### Data shown

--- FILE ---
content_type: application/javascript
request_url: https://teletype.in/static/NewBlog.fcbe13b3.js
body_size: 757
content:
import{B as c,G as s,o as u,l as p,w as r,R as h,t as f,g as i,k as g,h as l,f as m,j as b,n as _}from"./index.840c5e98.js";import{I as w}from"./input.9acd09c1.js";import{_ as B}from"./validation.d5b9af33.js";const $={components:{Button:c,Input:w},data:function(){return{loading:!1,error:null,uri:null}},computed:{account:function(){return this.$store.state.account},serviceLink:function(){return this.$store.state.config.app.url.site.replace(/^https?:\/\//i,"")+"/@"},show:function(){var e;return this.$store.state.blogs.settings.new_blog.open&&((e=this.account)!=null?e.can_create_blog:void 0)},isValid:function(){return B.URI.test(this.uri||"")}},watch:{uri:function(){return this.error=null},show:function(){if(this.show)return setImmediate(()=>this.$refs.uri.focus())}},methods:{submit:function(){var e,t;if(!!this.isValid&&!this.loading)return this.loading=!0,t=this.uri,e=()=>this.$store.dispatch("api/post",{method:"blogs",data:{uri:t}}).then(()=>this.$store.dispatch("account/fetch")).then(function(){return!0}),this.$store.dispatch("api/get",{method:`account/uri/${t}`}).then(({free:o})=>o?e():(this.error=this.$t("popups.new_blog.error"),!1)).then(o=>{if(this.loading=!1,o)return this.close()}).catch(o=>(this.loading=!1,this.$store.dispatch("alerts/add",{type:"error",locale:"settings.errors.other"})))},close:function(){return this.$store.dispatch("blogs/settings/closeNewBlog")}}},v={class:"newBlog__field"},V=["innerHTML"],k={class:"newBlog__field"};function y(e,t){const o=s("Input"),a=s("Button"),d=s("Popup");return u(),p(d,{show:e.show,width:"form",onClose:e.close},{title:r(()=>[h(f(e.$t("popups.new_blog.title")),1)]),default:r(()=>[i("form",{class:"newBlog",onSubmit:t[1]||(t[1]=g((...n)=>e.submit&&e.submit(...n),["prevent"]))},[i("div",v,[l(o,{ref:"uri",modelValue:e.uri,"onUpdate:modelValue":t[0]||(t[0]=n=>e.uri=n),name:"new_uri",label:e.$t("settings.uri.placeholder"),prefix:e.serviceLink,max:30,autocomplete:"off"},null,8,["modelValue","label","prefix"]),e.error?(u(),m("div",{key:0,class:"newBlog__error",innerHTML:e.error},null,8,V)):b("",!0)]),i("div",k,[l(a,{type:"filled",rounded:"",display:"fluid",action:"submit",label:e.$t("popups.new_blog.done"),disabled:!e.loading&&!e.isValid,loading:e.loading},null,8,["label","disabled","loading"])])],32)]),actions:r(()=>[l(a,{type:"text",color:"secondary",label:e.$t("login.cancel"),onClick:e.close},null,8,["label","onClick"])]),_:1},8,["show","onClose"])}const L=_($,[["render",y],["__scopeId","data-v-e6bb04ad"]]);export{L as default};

--

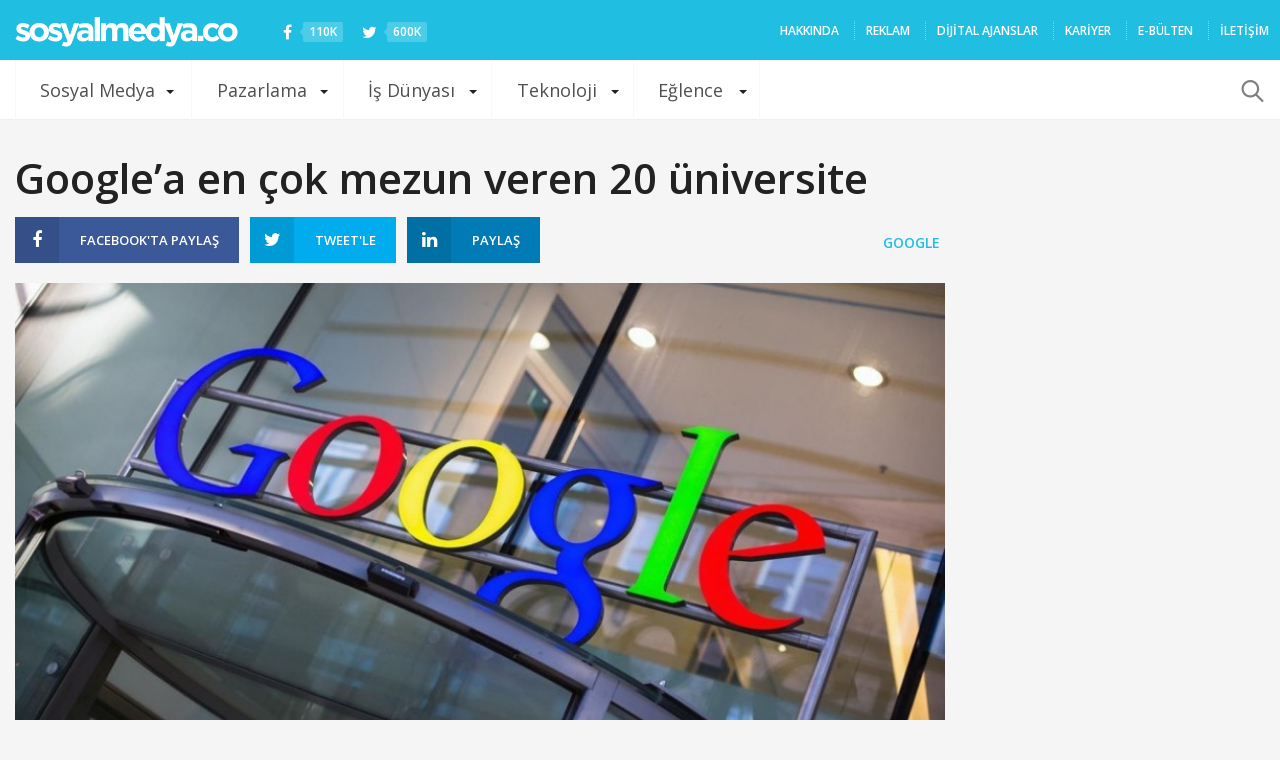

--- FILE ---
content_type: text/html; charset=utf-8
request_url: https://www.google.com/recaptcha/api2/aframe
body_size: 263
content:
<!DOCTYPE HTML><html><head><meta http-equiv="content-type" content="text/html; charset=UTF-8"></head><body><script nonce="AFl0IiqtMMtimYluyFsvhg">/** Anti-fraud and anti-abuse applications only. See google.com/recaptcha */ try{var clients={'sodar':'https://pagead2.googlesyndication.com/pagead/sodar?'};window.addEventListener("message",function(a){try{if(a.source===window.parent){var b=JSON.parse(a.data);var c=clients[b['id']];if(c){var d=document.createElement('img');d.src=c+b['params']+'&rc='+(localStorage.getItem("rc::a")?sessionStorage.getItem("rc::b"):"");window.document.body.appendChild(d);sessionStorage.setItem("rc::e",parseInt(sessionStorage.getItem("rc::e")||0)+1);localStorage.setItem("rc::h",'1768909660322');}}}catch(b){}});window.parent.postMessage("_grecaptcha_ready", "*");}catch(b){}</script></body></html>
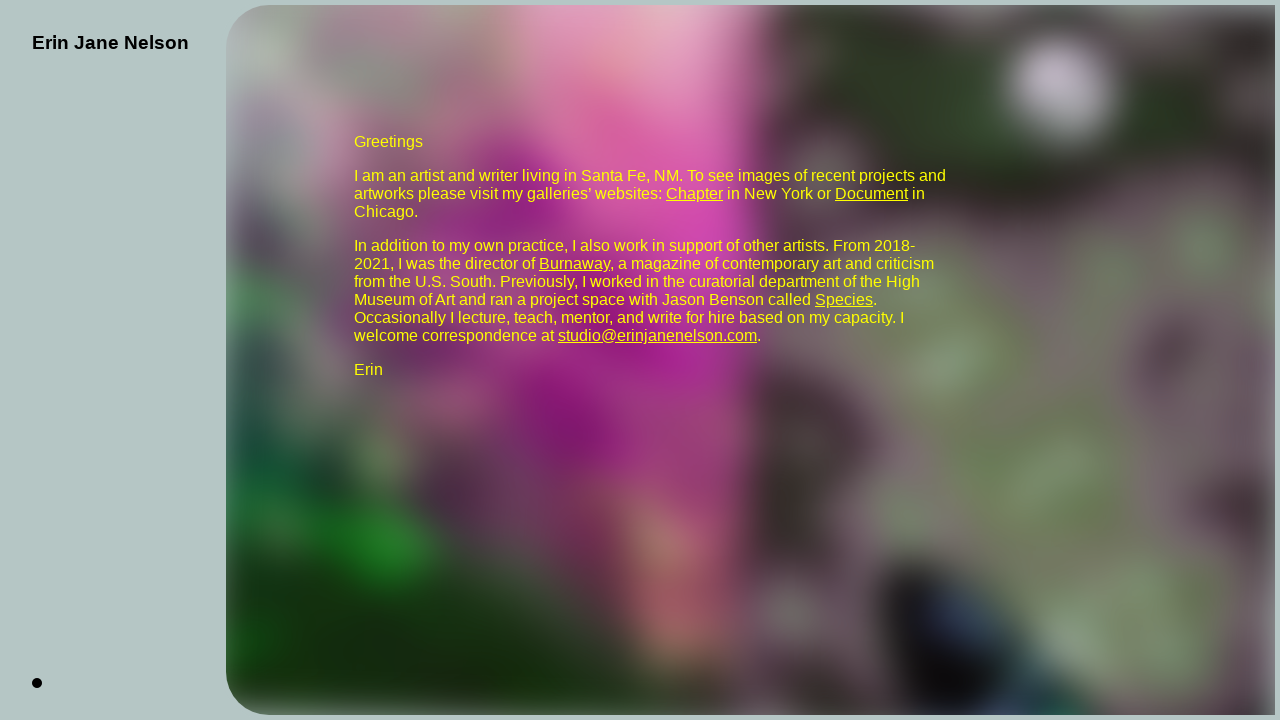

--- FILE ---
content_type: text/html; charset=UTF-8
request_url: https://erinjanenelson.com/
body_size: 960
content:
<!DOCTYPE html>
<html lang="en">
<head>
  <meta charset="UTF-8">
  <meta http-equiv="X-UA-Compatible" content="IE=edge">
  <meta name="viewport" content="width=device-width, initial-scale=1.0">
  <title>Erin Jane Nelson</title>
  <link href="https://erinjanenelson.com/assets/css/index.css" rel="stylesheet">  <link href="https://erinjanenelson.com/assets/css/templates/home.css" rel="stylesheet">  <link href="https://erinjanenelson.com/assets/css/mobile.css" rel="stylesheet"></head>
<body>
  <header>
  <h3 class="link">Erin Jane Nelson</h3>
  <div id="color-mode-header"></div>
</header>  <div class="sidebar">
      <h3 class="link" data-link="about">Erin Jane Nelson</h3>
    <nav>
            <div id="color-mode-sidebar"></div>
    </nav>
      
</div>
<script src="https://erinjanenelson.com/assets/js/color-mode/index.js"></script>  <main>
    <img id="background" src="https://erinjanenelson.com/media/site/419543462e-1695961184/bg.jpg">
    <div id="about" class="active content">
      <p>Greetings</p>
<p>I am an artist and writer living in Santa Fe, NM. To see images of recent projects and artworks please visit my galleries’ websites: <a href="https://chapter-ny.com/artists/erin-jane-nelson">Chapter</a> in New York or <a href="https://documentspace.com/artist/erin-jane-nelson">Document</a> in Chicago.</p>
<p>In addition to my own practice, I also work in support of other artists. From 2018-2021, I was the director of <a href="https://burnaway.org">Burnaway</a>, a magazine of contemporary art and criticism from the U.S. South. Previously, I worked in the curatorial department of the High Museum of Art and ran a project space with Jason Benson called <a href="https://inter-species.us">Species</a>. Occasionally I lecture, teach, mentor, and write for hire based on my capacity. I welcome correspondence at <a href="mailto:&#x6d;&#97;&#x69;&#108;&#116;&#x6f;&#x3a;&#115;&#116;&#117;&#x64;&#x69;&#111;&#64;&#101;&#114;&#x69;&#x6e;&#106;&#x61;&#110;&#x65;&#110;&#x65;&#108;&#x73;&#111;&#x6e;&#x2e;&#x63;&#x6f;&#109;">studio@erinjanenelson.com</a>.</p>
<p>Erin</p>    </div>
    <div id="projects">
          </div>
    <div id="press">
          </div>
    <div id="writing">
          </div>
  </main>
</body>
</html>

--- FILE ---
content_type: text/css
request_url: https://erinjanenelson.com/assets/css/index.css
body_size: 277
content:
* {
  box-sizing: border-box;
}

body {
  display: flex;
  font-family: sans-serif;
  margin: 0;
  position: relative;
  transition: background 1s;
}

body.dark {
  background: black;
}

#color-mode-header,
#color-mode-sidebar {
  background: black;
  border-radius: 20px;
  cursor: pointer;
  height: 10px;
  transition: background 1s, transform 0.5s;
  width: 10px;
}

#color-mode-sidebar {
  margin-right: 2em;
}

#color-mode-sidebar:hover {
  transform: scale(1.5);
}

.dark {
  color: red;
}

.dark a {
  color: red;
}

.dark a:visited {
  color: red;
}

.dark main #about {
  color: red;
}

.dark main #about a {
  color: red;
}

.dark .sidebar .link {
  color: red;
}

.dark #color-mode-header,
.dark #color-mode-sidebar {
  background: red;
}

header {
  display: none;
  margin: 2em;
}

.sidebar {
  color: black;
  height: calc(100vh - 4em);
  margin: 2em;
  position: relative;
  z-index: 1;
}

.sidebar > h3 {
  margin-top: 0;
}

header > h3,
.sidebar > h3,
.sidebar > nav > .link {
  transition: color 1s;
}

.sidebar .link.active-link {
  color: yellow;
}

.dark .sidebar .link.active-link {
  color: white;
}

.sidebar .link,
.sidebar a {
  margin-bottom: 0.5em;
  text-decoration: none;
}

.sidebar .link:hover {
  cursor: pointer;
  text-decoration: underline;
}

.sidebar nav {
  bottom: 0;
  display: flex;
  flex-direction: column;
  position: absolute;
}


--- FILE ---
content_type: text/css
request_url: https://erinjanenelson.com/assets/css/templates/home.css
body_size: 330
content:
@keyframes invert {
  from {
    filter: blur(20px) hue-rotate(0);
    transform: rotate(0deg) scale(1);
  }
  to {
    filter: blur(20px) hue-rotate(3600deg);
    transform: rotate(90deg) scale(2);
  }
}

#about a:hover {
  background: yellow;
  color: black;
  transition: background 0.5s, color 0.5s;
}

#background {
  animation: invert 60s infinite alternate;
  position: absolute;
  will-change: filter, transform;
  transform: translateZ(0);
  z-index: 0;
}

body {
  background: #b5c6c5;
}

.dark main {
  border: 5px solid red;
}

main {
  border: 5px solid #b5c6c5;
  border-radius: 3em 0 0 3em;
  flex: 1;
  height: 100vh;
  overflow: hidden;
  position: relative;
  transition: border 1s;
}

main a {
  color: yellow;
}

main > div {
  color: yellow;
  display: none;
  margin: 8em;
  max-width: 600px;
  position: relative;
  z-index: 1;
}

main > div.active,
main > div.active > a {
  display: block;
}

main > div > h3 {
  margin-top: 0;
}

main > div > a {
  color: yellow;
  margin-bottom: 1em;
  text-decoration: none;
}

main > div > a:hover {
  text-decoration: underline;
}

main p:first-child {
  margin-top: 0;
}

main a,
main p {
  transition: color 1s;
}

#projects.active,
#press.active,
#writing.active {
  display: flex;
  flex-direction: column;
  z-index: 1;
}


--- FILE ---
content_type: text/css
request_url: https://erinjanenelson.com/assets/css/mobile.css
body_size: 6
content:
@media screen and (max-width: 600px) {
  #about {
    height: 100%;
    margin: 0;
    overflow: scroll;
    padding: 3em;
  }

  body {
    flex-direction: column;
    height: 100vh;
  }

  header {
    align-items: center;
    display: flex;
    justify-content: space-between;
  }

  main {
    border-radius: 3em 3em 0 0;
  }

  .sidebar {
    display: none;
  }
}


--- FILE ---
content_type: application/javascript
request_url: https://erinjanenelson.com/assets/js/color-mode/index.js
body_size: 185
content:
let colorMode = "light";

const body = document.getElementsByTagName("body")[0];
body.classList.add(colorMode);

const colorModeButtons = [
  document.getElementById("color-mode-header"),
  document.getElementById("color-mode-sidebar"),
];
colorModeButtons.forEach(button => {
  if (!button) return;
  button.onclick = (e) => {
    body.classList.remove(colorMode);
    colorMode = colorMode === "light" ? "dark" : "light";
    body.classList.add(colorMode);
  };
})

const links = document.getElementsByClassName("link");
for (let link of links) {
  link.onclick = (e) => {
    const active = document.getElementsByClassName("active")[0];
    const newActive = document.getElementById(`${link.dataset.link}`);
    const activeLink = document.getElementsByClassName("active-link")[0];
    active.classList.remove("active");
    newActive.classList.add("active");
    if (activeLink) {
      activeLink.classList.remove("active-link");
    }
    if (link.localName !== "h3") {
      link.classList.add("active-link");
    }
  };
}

### Task requirements
Scan the listing above. Collect all lines with the word "transform".

### Answer section
  transition: background 1s, transform 0.5s;
  transform: scale(1.5);
    transform: rotate(0deg) scale(1);
    transform: rotate(90deg) scale(2);
  will-change: filter, transform;
  transform: translateZ(0);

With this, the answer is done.